Help with buoyancy and gravity

Hi @Charles,

Great to hear you had a lot of fun with your first ROV dive!

There’s a quite extensive post about both active and passive compensation of mass/buoyancy tuning here, which will hopefully be helpful to you:

“Slightly positive buoyancy” just means that the object will float back up if submerged in a liquid of the specified density. The speed of floating up depends a lot on the amount of buoyancy/density of liquid, along with the shape and size of the object.

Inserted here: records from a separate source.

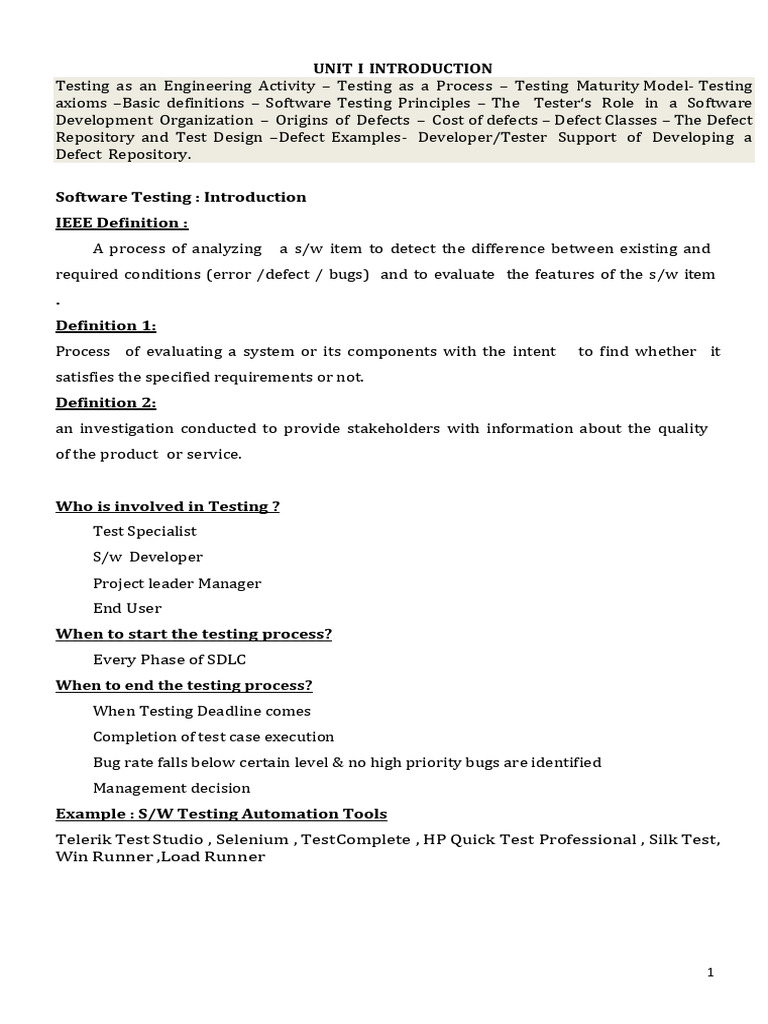 UNIT I INTRODUCTION

Testing as an Engineering Activity – Testing as a Process – Testing Maturity Model- Testing axioms –Basic definitions – Software Testing Principles – The Tester's Role in a Software Development Organization – Origins of Defects – Cost of defects – Defect Classes – The Defect Repository and Test Design –Defect Examples- Developer/Tester Support of Developing a Defect Repository.

Software Testing : Introduction

IEEE Definition :

A process of analyzing a s/w item to detect the difference between existing and required conditions (error /defect / bugs) and to evaluate the features of the s/w item .

Definition 1:

Process of evaluating a system or its components with the intent to find whether it satisfies the specified requirements or not.

Definition 2:

an investigation conducted to provide stakeholders with information about the quality of the product or service.

Who is involved in Testing ?

Test Specialist

S/w Developer

Project leader Manager

End User

When to start the testing process?

Every Phase of SDLC

When to end the testing process?

When Testing Deadline comes

Completion of test case execution

Bug rate falls below certain level & no high priority bugs are identified

Management decision

Example : S/W Testing Automation Tools

Telerik Test Studio , Selenium , TestComplete , HP Quick Test Professional , Silk Test, Win Runner ,Load Runner

1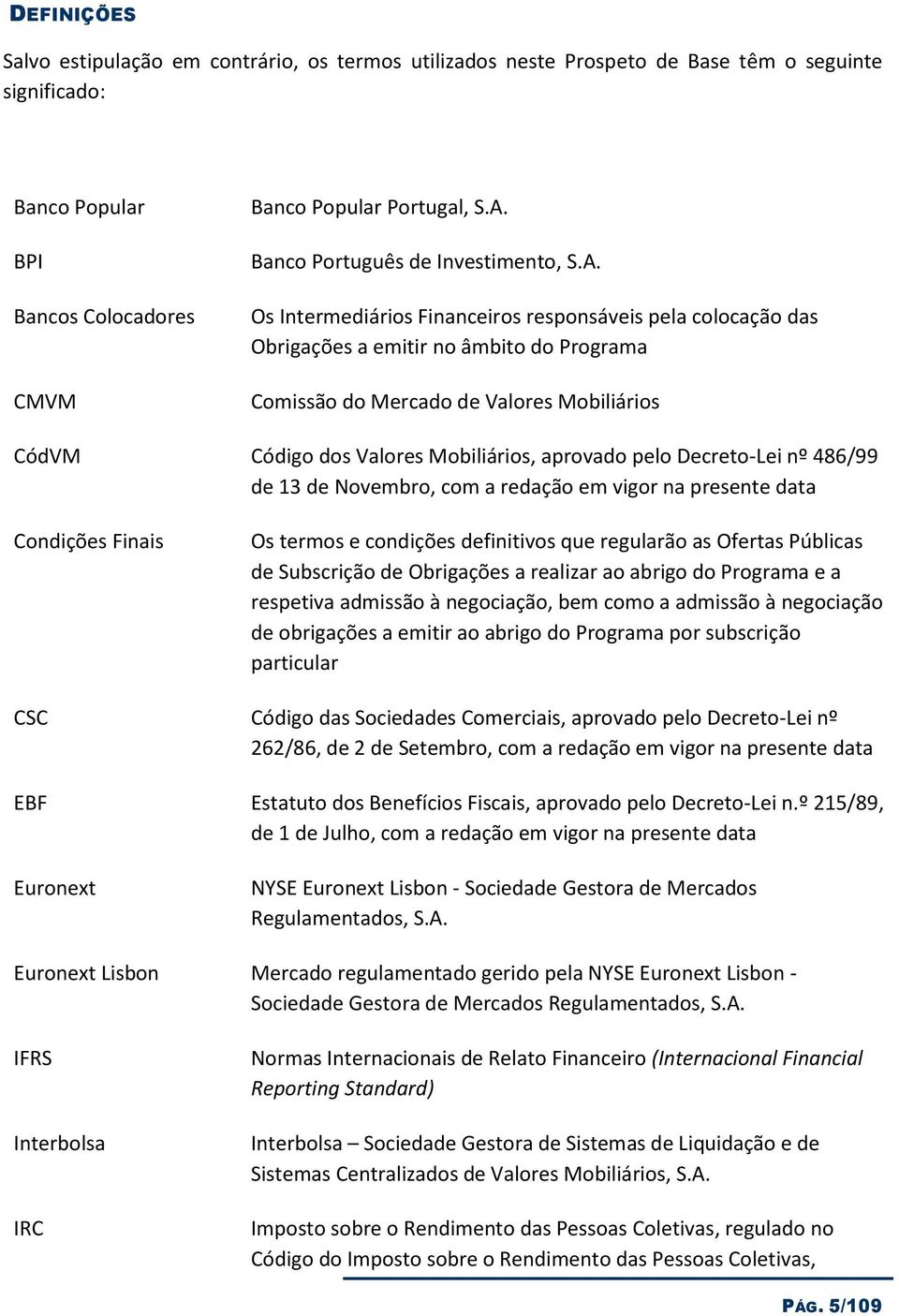 DEFINIÇÕES

Salvo estipulação em contrário, os termos utilizados neste Prospeto de Base têm o seguinte significado:

| | |
|---|---|
| Banco Popular | Banco Popular Portugal, S.A. |
| BPI | Banco Português de Investimento, S.A. |
| Bancos Colocadores | Os Intermediários Financeiros responsáveis pela colocação das Obrigações a emitir no âmbito do Programa |
| CMVM | Comissão do Mercado de Valores Mobiliários |
| CódVM | Código dos Valores Mobiliários, aprovado pelo Decreto-Lei nº 486/99 de 13 de Novembro, com a redação em vigor na presente data |
| Condições Finais | Os termos e condições definitivos que regularão as Ofertas Públicas de Subscrição de Obrigações a realizar ao abrigo do Programa e a respetiva admissão à negociação, bem como a admissão à negociação de obrigações a emitir ao abrigo do Programa por subscrição particular |
| CSC | Código das Sociedades Comerciais, aprovado pelo Decreto-Lei nº 262/86, de 2 de Setembro, com a redação em vigor na presente data |
| EBF | Estatuto dos Benefícios Fiscais, aprovado pelo Decreto-Lei n.º 215/89, de 1 de Julho, com a redação em vigor na presente data |
| Euronext | NYSE Euronext Lisbon - Sociedade Gestora de Mercados Regulamentados, S.A. |
| Euronext Lisbon | Mercado regulamentado gerido pela NYSE Euronext Lisbon - Sociedade Gestora de Mercados Regulamentados, S.A. |
| IFRS | Normas Internacionais de Relato Financeiro (Internacional Financial Reporting Standard) |
| Interbolsa | Interbolsa – Sociedade Gestora de Sistemas de Liquidação e de Sistemas Centralizados de Valores Mobiliários, S.A. |
| IRC | Imposto sobre o Rendimento das Pessoas Coletivas, regulado no Código do Imposto sobre o Rendimento das Pessoas Coletivas, |

PÁG. 5/109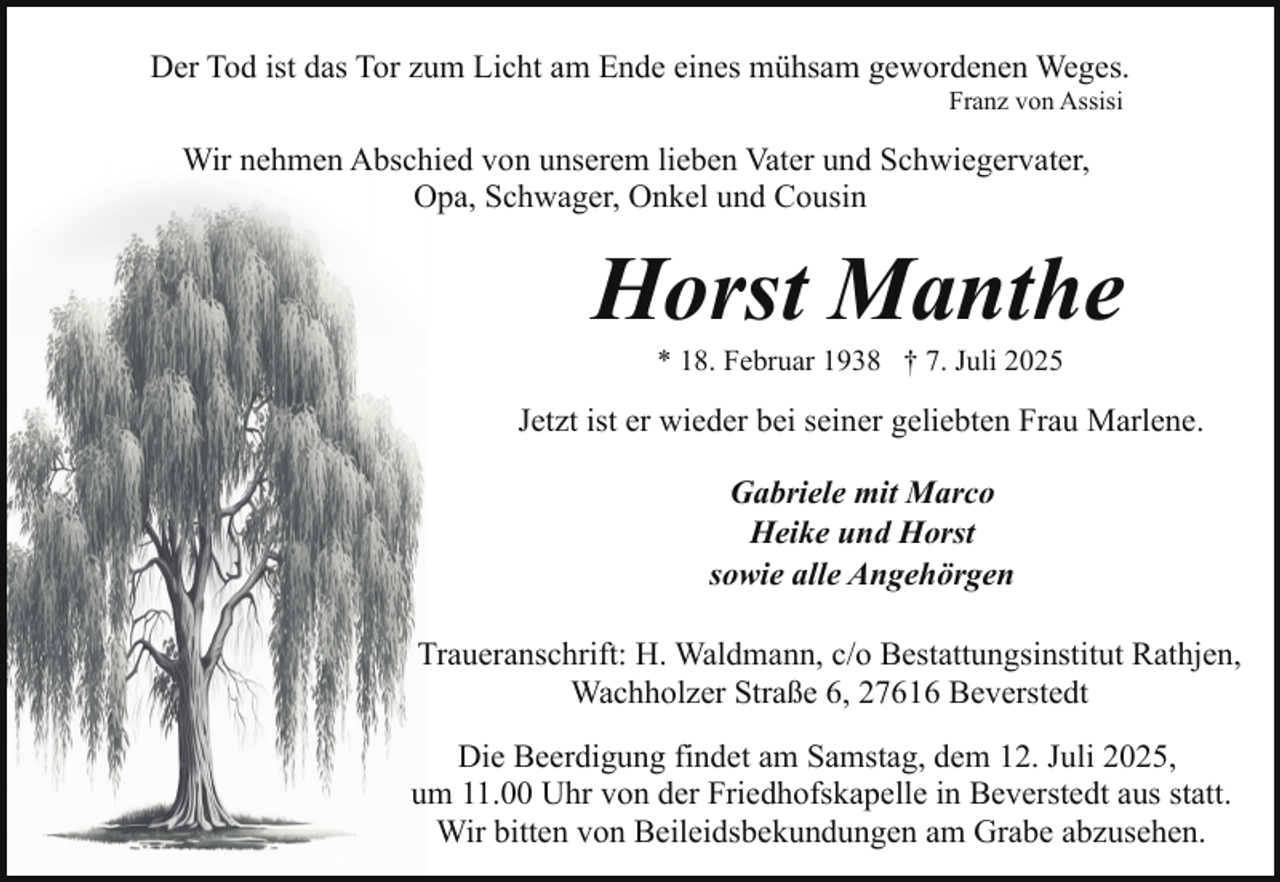 Der Tod ist das Tor zum Licht am Ende eines mühsam gewordenen Weges.
Franz von Assisi

Wir nehmen Abschied von unserem lieben Vater und Schwiegervater, Opa, Schwager, Onkel und Cousin

Horst Manthe

* 18. Februar 1938 † 7. Juli 2025

Jetzt ist er wieder bei seiner geliebten Frau Marlene.

Gabriele mit Marco
Heike und Horst
sowie alle Angehörgen

Traueranschrift: H. Waldmann, c/o Bestattungsinstitut Rathjen, Wachholzer Straße 6, 27616 Beverstedt

Die Beerdigung findet am Samstag, dem 12. Juli 2025, um 11.00 Uhr von der Friedhofskapelle in Beverstedt aus statt. Wir bitten von Beileidsbekundungen am Grabe abzusehen.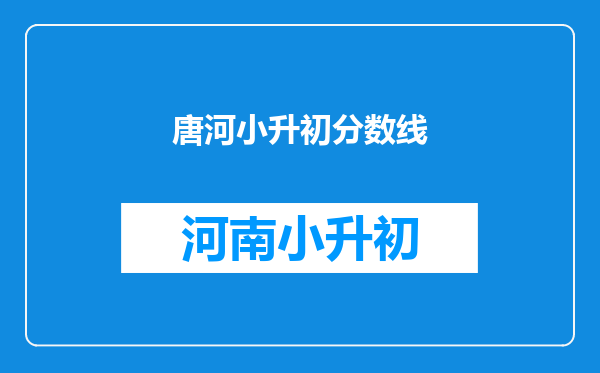 唐河小升初分数线

河南小升初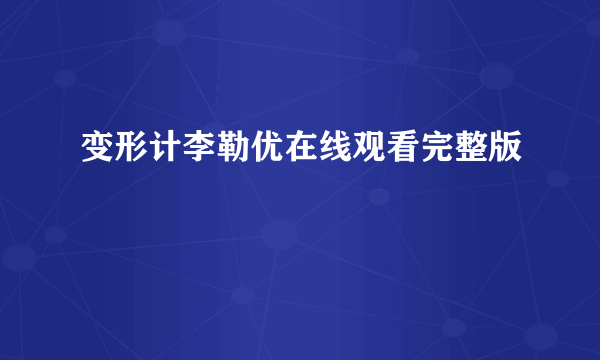 变形计李勒优在线观看完整版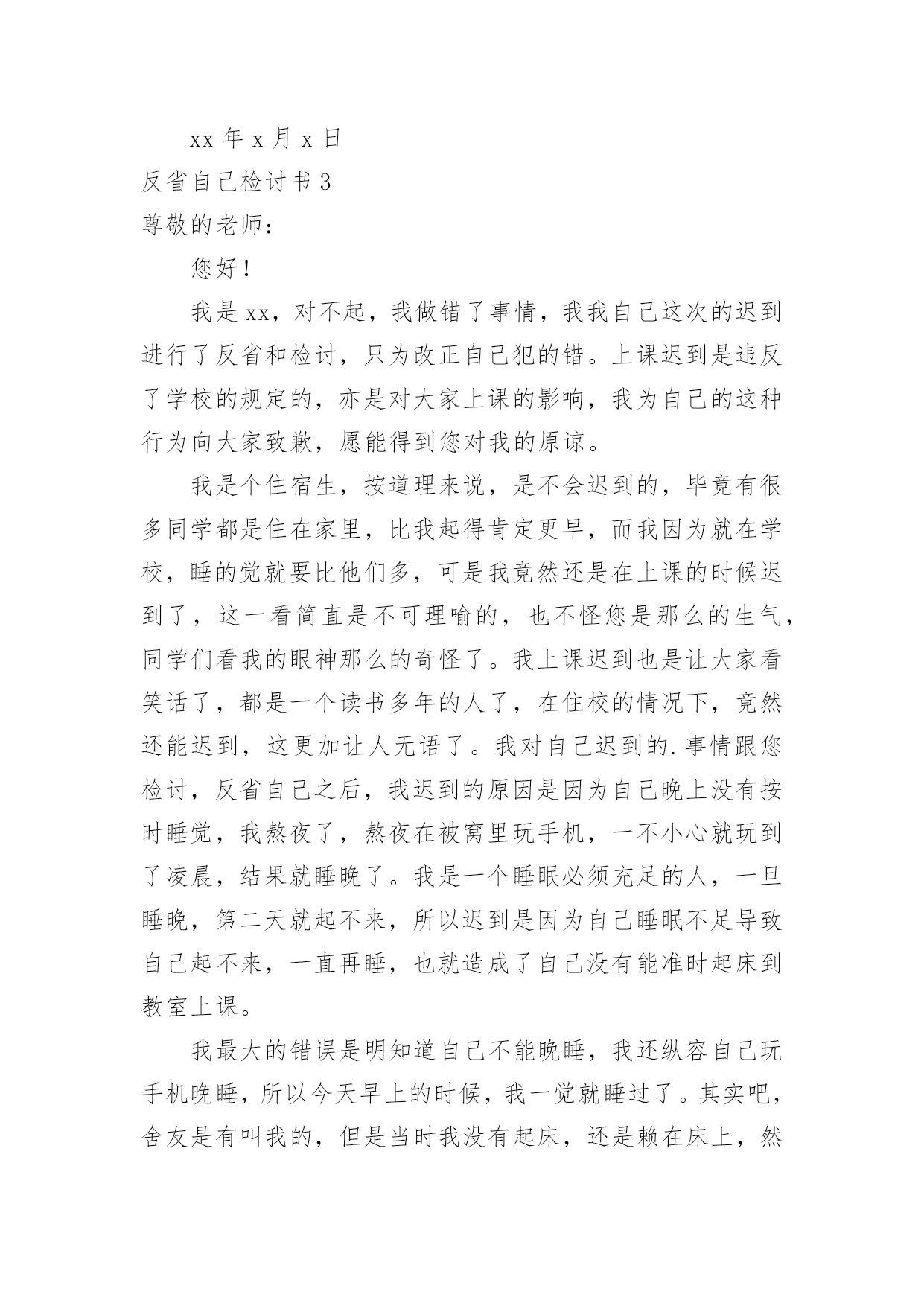 xx 年 x 月 x 日

反省自己检讨书 3

尊敬的老师：

您好！

我是 xx，对不起，我做错了事情，我我自己这次的迟到进行了反省和检讨，只为改正自己犯的错。上课迟到是违反了学校的规定的，亦是对大家上课的影响，我为自己的这种行为向大家致歉，愿能得到您对我的原谅。

我是个住宿生，按道理来说，是不会迟到的，毕竟有很多同学都是住在家里，比我起得肯定更早，而我因为就在学校，睡的觉就要比他们多，可是我竟然还是在上课的时候迟到了，这一看简直是不可理喻的，也不怪您是那么的生气，同学们看我的眼神那么的奇怪了。我上课迟到也是让大家看笑话了，都是一个读书多年的人了，在住校的情况下，竟然还能迟到，这更加让人无语了。我对自己迟到的.事情跟您检讨，反省自己之后，我迟到的原因是因为自己晚上没有按时睡觉，我熬夜了，熬夜在被窝里玩手机，一不小心就玩到了凌晨，结果就睡晚了。我是一个睡眠必须充足的人，一旦睡晚，第二天就起不来，所以迟到是因为自己睡眠不足导致自己起不来，一直再睡，也就造成了自己没有能准时起床到教室上课。

我最大的错误是明知道自己不能晚睡，我还纵容自己玩手机晚睡，所以今天早上的时候，我一觉就睡过了。其实吧，舍友是有叫我的，但是当时我没有起床，还是赖在床上，然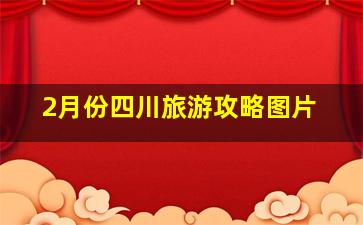 2月份四川旅游攻略图片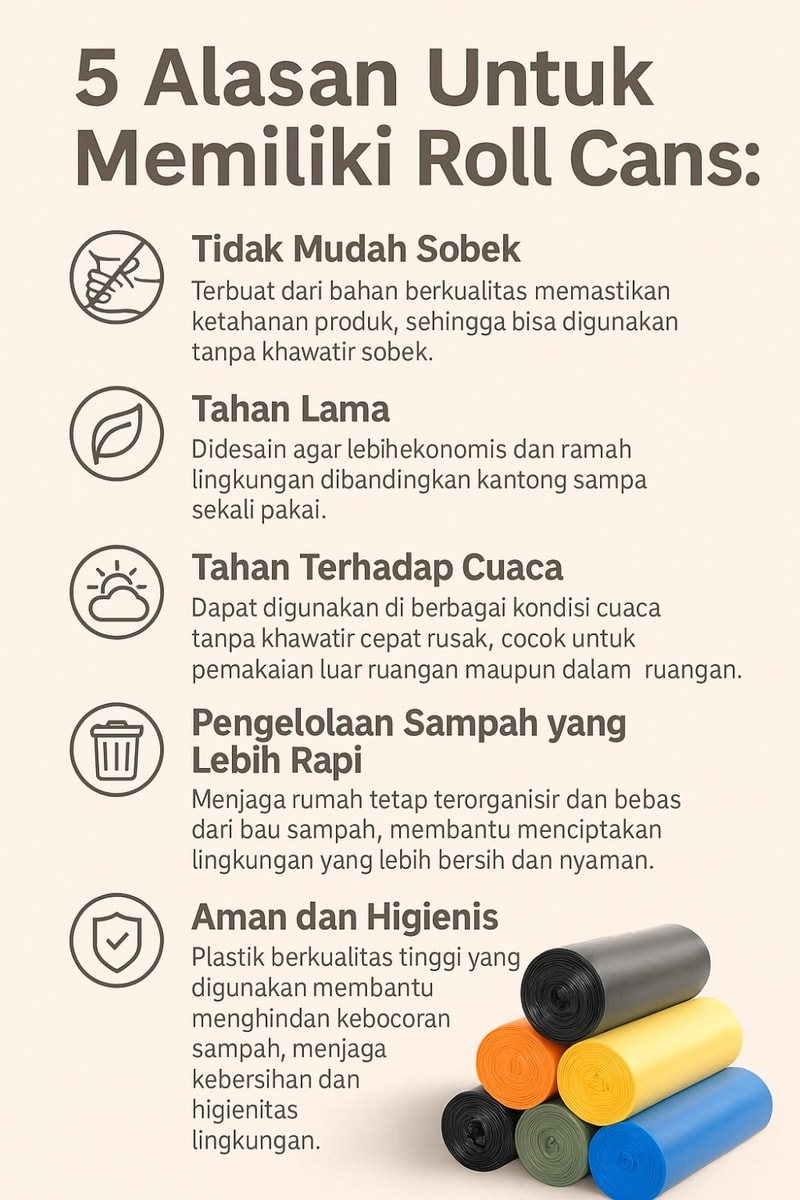 5 Alasan Untuk Memiliki Roll Cans:

Tidak Mudah Sobek
Terbuat dari bahan berkualitas memastikan ketahanan produk, sehingga bisa digunakan tanpa khawatir sobek.

Tahan Lama
Didesain agar lebihekonomis dan ramah lingkungan dibandingkan kantong sampa sekali pakai.

Tahan Terhadap Cuaca
Dapat digunakan di berbagai kondisi cuaca tanpa khawatir cepat rusak, cocok untuk pemakaian luar ruangan maupun dalam ruangan.

Pengelolaan Sampah yang Lebih Rapi
Menjaga rumah tetap terorganisir dan bebas dari bau sampah, membantu menciptakan lingkungan yang lebih bersih dan nyaman.

Aman dan Higienis
Plastik berkualitas tinggi yang digunakan membantu menghindan kebocoran sampah, menjaga kebersihan dan higienitas lingkungan.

For the BlueROV2 the technical details tab has a section at the top for physical properties, which specifies that a standard BlueROV2 has net buoyancy (without ballast) of 1.4kg, which means basically that when it’s submerged it has the equivalent of 1.4kg worth of gravitational force pointing back up to the surface. The weight without ballast is 9-10kg, so if you assume 10kg the acceleration upwards should be \frac{1.4kg \times 9.81m/s^2}{10kg} \approx 1.37m/s^2. If you assume no drag and a zero starting velocity then the time taken to go up 20cm should be about t = \sqrt{\frac{2\times 0.2m}{1.37m/s^2}} \approx 0.54s, but you should expect it to be longer than that since drag will slow it down. Note that that’s based on the water properties that the buoyancy was measured in, so is only a rough estimate, and is also only valid for the no ballast case. You can do similar calculations for different configurations or ROV designs if you want to.